**Görev talimatı**
Öznur ailesinin iş geçmişini anlatan metinde "Eksaş, Kimkord, Eksan" ifadesinden aşağıya, "gelecek planlarını konuştuk." ifadesine kadar her şeyi yeniden yazın. Bu sırada "aile şirketi" ifadesini "aile işletmesi" ile değiştirin.

**Sağlanan metin**
Paylaş
YIL 1920. Yer Denizli Buldan... Dede Mehmet Öznur, zor şartlarda el tezgahında dokumacılık yapar. Yıllar sonra baba Kamil Öznur, yeniliklerle işe dahil olur. Ve branda bezi ile blue jean kumaşı gibi ilkeler imza atar. Zamanla ürün çeşidine kord bezini ekler. Çocukluğundan beri işin içinde olan oğul İbrahim Öznur da 18’inde resmen iş hayatına adım atar. Denizli Buldan’da İzmir’e taşıma kararı alan İbrahim Öznur, baba ve dedesinden edindiği tecrübeyle işi bir adım daha ileri taşır. 22 yaşında İzmir’de kord bezi için fabrika kurar. Bir süre sonra kurduğu ikinci bir tesiste ise konveyör bant üretmeye başlar. Hem kord bezi hem de konveyör bant konusunda sadece Türkiye’de değil dünyada önemli bir üretici olmayı başaran İbrahim Öznur, bir yandan farkındalık yaratan ürünlerle yoluna devam ederken bir yandan da 4’üncü kuşaktan aldığı güçle de 58 ülkeye ihracat yapıyor. Yakında teknoloji alanında farklı bir ürünü piyasaya çıkarmaya hazırlanan İbrahim Öznur’un planları arasında kapasite artışının yanı sıra uzun ömürlü farkındalık yaratan ürünler de bulunuyor.
Eksaş, Kimkord, Eksan ve White Global’den oluşan dört şirketi çatısı altında toplayan Öznur Group, sürekli yenilik yapmaya ve üretmeye odaklanmış bir aile şirketi. Üçüncü ve dördüncü kuşağın birlikte yönettiği Öznur Group’un yönetim kurulu başkanı İbrahim Öznur ile hem girişimcilik serüvenini hem de şirketin gelecek planlarını konuştuk.

**Verilen satırlar**
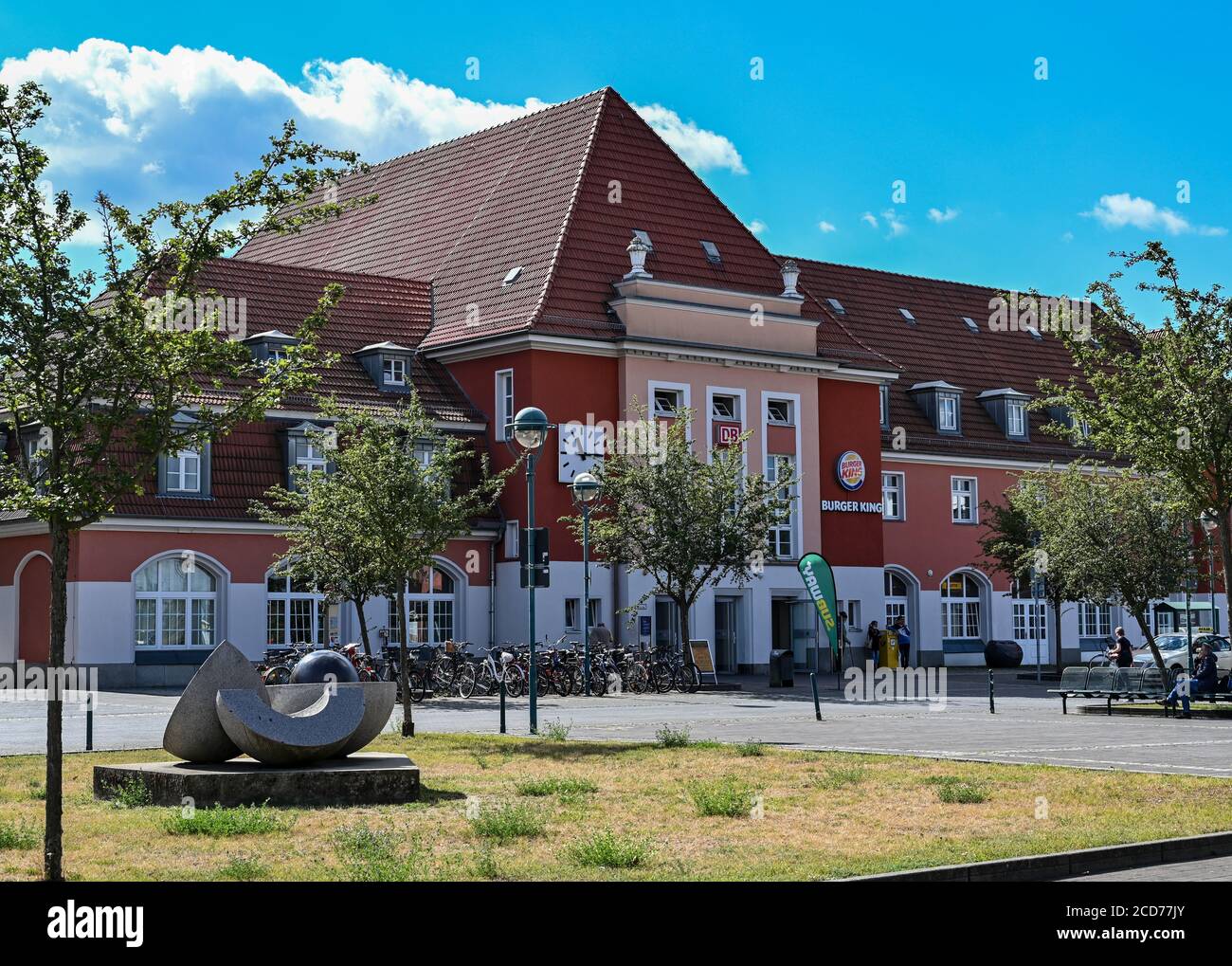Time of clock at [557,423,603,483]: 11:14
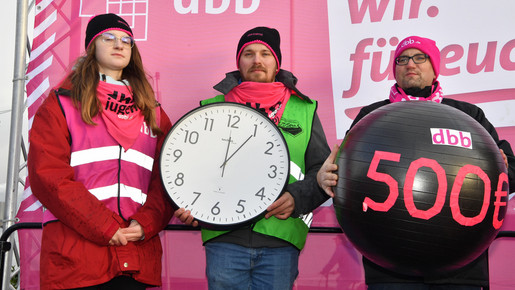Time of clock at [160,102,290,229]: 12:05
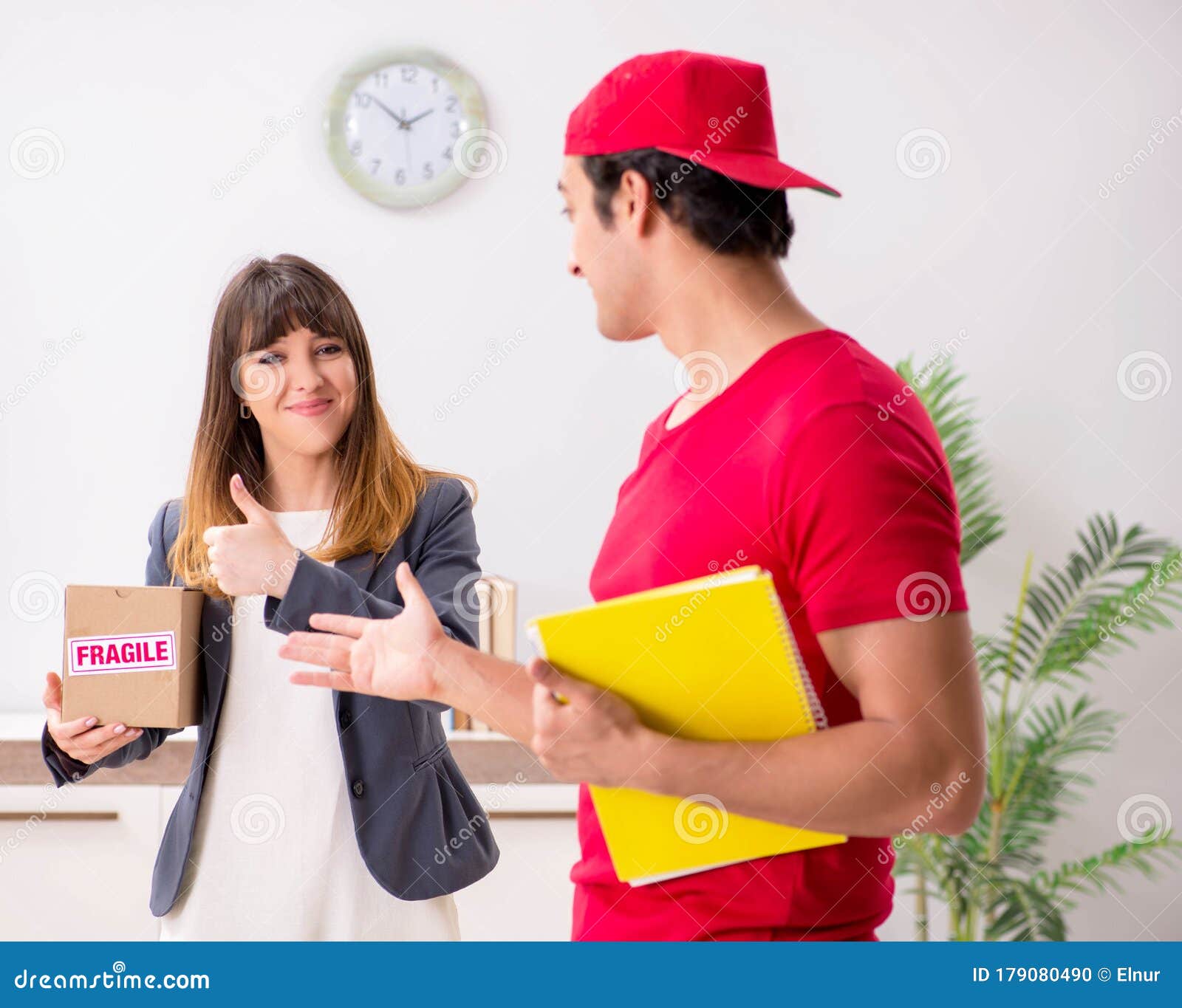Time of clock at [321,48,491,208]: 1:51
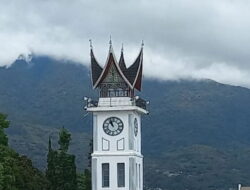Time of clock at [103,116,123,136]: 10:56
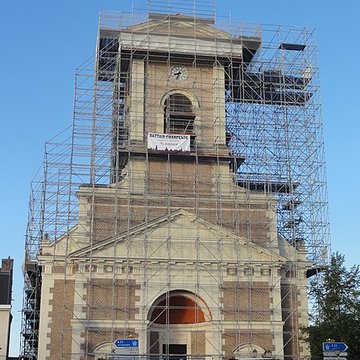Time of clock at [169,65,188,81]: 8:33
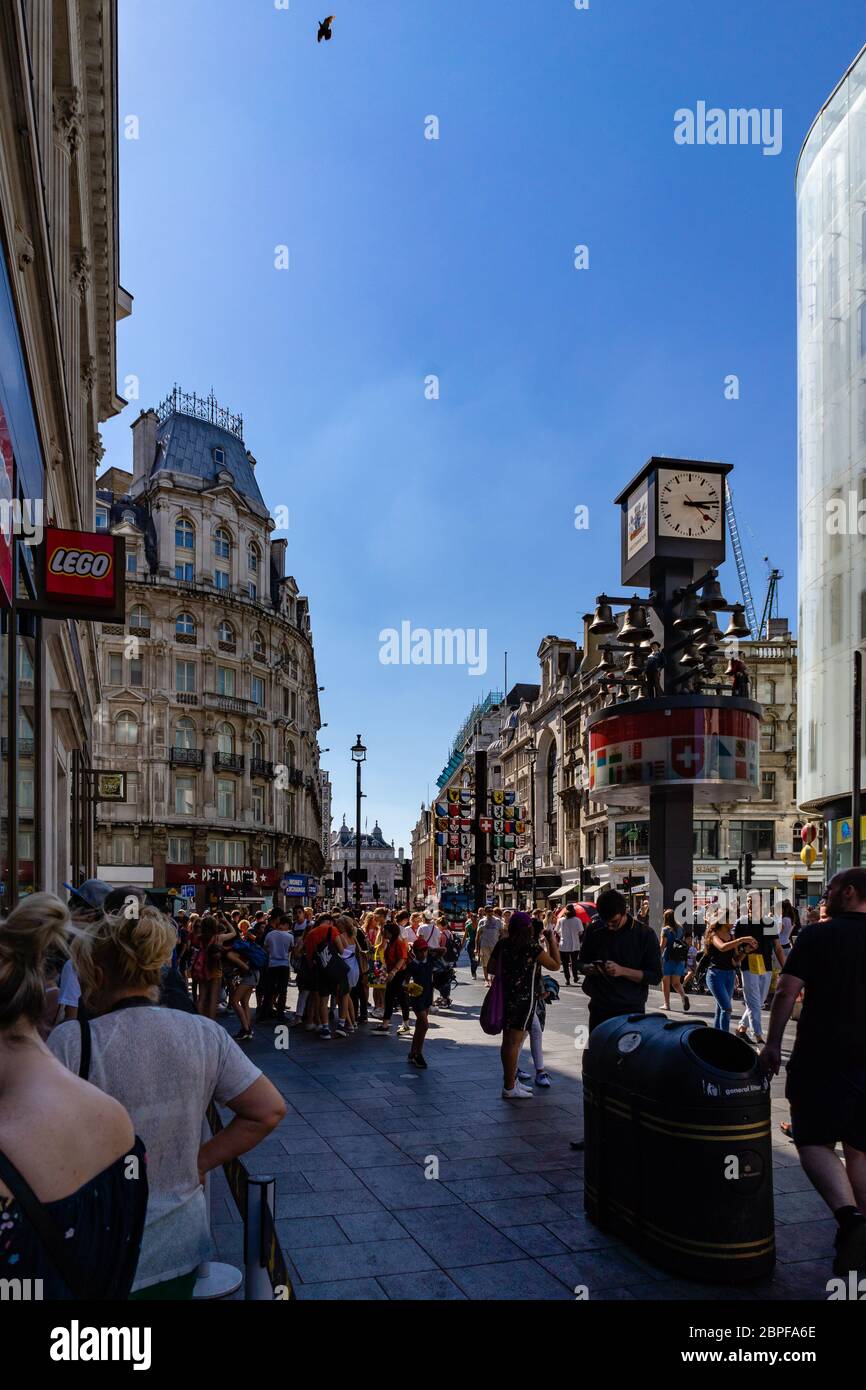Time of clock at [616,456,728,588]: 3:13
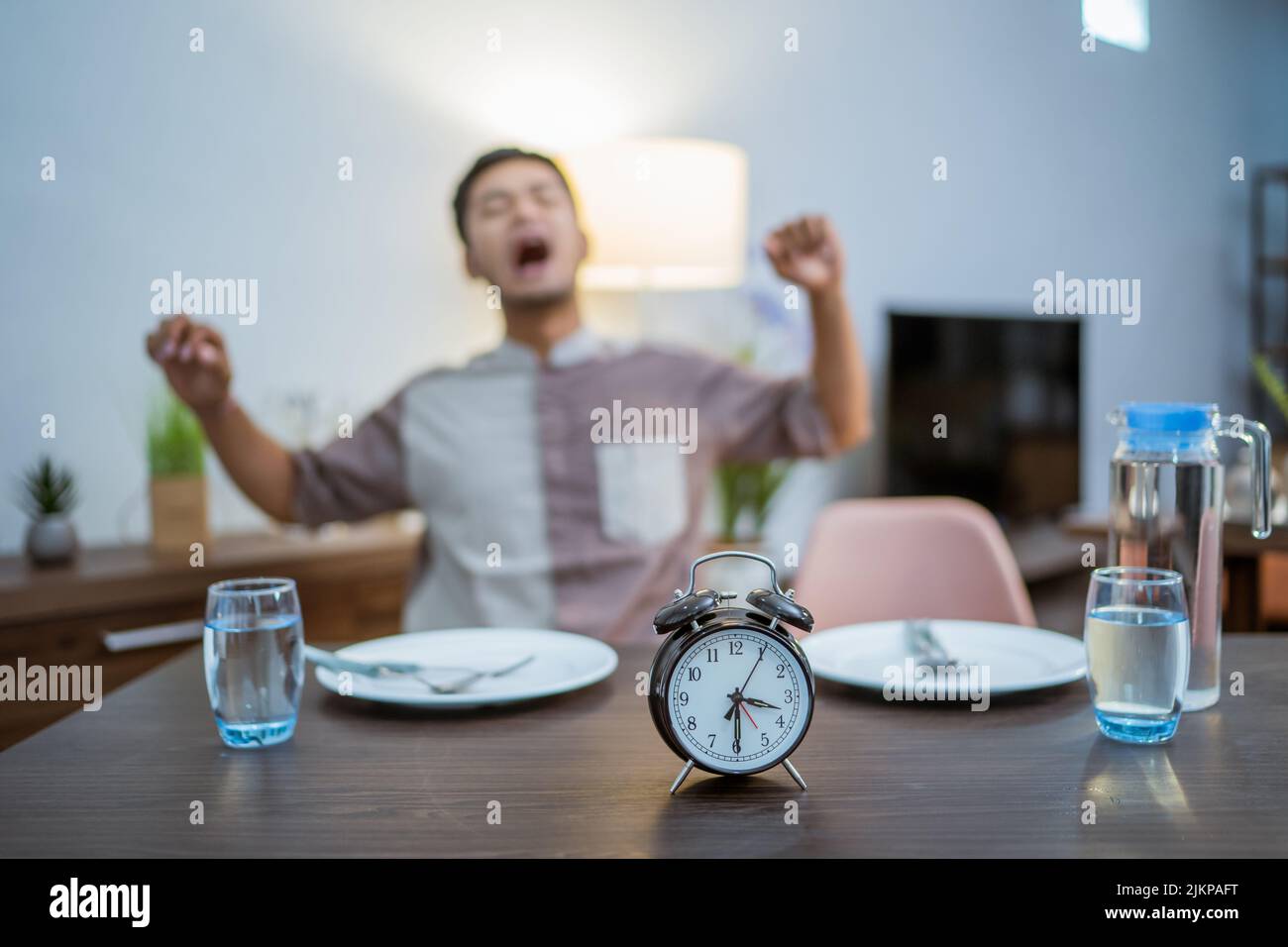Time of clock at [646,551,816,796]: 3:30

**Görevin yanıtı**
Eksaş, Kimkord, Eksan ve White Global’den oluşan dört şirketi çatısı altında toplayan Öznur Group, sürekli yenilik yapmaya ve üretmeye odaklanmış bir aile işletmesi. Üçüncü ve dördüncü kuşağın birlikte yönettiği Öznur Group’un yönetim kurulu başkanı İbrahim Öznur ile hem girişimcilik serüvenini hem de şirketin gelecek planlarını konuştuk.